> _Tasks to carry out_
[1] Reproduce the passage of the personal post below starting with "There’s one major" and going on through "well as tempermentally.", word for word.
[2] According to the personal post below, what was the writer watching when two cats left the writer unable to move?
[3] From the personal post below, list every trait of daytime that the writer gives as a psychological reason for not getting up early on weekends.

Things were utterly hellish around here for a bit though.

Now I spend tons of time cuddling her because she’s a total mama’s girl — and she will jump onto whatever I’m sitting on, onto my lap and then onto my shoulders (either pulling herself over to be held like a baby or sometimes jumping all the way up to stand on my shoulders or back). She struggles to stay on and cries if I try to put her down. I figure the expensive organic cat food and all the cuddles can only help.

Middle-now-oldest cat does get a little annoyed sometimes. And sometimes I end up buried under two of them. I was watching the New Year’s Eve NCIS marathon and ended up spending one and a half episodes unable to move because of felinity.

I also got a cold and lost my voice around Christmastime, and because of vet stuff and whatnot could not be as decadent in the present-buying arena as I like to be for the holidays. Additionally, after Advent I I never made it back to church.

There’s one major reason for this: church is at 10. I can just make an 11 AM service on Sundays, but I have the hardest time in the world getting up before 10 on weekends. Left unchecked I will sleep til 11 or noon, but I can swing getting up at 10. However, without something external (like work) forcing me to get up, I simply won’t do it. I know part of it is psychological: Daytime is bright (hurts my eyes), loud (hurts my nerves), has lots of other people in it (ramps up my anxiety) and requires getting dressed and moving around (my large unwieldy body and lack of new clothes is no fun for that). But part of it is simply that I’m a night person biologically as well as tempermentally.

So there’s that.

I was laughing, sort of, at myself the other day, because my ideal Saturday night is pizza or some other simple comfort food, a drink, a kniting project, a book, and some interesting TV, preferably documentaries or something. I can alternate knitting/TV with reading, and I’m at home, safe and cozy and laid-back.

> _Provided records_
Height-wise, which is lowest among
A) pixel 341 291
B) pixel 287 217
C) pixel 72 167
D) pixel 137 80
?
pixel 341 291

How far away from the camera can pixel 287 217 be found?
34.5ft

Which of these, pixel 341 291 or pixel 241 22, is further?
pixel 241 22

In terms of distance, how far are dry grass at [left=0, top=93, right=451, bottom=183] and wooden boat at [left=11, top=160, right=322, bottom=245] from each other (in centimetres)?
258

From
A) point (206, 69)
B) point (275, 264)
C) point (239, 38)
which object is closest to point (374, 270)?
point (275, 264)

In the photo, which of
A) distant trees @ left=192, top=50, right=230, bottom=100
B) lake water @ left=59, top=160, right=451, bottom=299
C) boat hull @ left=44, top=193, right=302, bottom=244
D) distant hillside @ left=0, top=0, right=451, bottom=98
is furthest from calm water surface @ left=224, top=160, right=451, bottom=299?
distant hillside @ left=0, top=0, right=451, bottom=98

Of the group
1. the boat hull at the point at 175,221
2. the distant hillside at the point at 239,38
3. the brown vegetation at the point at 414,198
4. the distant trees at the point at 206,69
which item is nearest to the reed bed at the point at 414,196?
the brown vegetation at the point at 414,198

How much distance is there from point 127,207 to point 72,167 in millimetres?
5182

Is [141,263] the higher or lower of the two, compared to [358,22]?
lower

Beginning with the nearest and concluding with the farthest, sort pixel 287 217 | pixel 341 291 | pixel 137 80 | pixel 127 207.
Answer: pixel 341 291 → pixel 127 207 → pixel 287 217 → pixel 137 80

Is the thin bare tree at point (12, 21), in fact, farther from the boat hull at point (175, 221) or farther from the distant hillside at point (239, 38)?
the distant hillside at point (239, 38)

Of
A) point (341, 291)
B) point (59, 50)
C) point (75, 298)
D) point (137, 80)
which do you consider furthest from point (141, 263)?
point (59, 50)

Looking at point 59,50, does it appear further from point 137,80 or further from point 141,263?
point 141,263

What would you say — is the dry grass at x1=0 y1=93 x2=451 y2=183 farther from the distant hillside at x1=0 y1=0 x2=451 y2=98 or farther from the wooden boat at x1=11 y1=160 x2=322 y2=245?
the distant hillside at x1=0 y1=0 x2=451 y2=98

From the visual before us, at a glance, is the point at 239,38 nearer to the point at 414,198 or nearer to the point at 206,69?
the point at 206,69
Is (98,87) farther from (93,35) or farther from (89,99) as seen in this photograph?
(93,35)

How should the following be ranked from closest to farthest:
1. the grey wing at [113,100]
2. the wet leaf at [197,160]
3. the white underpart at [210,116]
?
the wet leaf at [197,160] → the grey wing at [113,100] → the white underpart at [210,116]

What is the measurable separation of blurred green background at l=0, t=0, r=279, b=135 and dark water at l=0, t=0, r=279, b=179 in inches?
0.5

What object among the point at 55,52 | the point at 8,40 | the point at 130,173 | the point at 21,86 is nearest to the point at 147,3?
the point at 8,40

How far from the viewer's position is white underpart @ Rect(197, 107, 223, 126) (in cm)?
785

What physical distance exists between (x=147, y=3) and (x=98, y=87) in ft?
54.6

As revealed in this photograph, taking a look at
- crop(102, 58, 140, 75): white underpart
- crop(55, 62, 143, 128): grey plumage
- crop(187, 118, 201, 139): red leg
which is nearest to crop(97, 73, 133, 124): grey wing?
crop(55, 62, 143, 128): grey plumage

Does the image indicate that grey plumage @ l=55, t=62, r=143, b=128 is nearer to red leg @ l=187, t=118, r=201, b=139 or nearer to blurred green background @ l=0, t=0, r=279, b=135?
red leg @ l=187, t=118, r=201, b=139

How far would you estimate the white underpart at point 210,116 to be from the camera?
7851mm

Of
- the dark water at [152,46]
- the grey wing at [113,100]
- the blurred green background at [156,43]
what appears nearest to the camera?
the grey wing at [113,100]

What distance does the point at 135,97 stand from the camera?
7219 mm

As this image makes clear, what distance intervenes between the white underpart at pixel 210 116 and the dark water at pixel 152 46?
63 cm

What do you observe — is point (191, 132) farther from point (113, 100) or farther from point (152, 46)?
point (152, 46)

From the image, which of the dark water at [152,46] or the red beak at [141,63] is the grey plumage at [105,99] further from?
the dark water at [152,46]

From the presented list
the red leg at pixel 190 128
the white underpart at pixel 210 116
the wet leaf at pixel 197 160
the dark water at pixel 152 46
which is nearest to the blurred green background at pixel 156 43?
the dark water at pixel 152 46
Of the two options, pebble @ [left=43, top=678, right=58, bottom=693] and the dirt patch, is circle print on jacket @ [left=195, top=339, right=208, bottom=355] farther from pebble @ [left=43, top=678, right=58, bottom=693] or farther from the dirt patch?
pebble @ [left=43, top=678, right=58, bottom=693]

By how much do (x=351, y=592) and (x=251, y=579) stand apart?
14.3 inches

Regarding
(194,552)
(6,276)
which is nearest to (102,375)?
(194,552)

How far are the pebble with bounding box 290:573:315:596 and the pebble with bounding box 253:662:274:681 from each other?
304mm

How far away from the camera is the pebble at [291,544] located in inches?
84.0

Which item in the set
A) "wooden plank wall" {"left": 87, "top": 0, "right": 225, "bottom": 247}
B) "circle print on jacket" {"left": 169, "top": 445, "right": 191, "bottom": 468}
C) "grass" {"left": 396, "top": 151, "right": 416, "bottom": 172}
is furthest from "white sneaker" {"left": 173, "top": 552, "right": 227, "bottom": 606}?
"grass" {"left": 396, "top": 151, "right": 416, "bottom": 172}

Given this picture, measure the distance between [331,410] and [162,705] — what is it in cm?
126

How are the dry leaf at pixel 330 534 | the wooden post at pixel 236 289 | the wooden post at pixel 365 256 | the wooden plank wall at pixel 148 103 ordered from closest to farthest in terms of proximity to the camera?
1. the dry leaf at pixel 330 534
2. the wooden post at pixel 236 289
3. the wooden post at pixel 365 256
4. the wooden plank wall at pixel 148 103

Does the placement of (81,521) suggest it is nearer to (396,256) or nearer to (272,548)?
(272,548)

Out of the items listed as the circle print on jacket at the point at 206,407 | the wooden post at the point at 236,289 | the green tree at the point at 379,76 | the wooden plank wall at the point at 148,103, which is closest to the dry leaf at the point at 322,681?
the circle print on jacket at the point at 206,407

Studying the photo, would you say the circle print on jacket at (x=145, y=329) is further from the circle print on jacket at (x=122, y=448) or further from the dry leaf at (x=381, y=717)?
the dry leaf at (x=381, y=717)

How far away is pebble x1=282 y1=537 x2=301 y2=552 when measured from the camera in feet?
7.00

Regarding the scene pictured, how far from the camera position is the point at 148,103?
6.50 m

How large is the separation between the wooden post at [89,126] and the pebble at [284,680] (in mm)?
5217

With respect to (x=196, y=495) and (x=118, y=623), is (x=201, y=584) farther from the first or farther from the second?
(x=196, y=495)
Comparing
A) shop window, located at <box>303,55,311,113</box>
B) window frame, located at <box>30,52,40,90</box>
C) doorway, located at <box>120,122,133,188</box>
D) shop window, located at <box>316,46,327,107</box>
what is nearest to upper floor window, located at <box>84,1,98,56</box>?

> _Numbered responses_
[1]
There’s one major reason for this: church is at 10. I can just make an 11 AM service on Sundays, but I have the hardest time in the world getting up before 10 on weekends. Left unchecked I will sleep til 11 or noon, but I can swing getting up at 10. However, without something external (like work) forcing me to get up, I simply won’t do it. I know part of it is psychological: Daytime is bright (hurts my eyes), loud (hurts my nerves), has lots of other people in it (ramps up my anxiety) and requires getting dressed and moving around (my large unwieldy body and lack of new clothes is no fun for that). But part of it is simply that I’m a night person biologically as well as tempermentally.

[2] The New Year's Eve NCIS marathon.

[3]
- It is bright (hurts the writer's eyes).
- It is loud (hurts the writer's nerves).
- It has lots of other people in it (ramps up the writer's anxiety).
- It requires getting dressed and moving around.